Give every entry again, word for word.

_Exercise data_.
==========

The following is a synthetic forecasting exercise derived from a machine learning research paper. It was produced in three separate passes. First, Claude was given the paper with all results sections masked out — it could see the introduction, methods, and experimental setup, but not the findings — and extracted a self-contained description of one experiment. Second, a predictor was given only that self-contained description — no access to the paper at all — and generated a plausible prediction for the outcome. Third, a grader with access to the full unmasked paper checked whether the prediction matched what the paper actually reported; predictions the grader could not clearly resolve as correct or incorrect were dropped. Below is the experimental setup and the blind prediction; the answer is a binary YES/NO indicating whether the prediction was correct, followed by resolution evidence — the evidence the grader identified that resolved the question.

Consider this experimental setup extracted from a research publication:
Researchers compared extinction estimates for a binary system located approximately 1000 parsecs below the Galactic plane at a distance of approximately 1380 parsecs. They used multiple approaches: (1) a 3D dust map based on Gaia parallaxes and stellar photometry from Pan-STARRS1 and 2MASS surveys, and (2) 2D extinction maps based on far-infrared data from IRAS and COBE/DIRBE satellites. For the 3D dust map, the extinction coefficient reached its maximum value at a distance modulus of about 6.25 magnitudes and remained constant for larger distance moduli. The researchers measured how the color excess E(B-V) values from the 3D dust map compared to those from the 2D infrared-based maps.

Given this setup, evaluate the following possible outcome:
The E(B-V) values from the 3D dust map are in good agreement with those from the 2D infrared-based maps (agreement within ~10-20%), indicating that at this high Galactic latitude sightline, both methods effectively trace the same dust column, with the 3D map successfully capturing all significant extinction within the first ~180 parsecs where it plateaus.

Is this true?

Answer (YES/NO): NO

==========

_Solved problem_.
The following is a synthetic forecasting exercise derived from a machine learning research paper. It was produced in three separate passes. First, Claude was given the paper with all results sections masked out — it could see the introduction, methods, and experimental setup, but not the findings — and extracted a self-contained description of one experiment. Second, a predictor was given only that self-contained description — no access to the paper at all — and generated a plausible prediction for the outcome. Third, a grader with access to the full unmasked paper checked whether the prediction matched what the paper actually reported; predictions the grader could not clearly resolve as correct or incorrect were dropped. Below is the experimental setup and the blind prediction; the answer is a binary YES/NO indicating whether the prediction was correct, followed by resolution evidence — the evidence the grader identified that resolved the question.

Consider this experimental setup extracted from a research publication:
Researchers compared extinction estimates for a binary system located approximately 1000 parsecs below the Galactic plane at a distance of approximately 1380 parsecs. They used multiple approaches: (1) a 3D dust map based on Gaia parallaxes and stellar photometry from Pan-STARRS1 and 2MASS surveys, and (2) 2D extinction maps based on far-infrared data from IRAS and COBE/DIRBE satellites. For the 3D dust map, the extinction coefficient reached its maximum value at a distance modulus of about 6.25 magnitudes and remained constant for larger distance moduli. The researchers measured how the color excess E(B-V) values from the 3D dust map compared to those from the 2D infrared-based maps.

Given this setup, evaluate the following possible outcome:
The E(B-V) values from the 3D dust map are in good agreement with those from the 2D infrared-based maps (agreement within ~10-20%), indicating that at this high Galactic latitude sightline, both methods effectively trace the same dust column, with the 3D map successfully capturing all significant extinction within the first ~180 parsecs where it plateaus.

Is this true?

Answer (YES/NO): NO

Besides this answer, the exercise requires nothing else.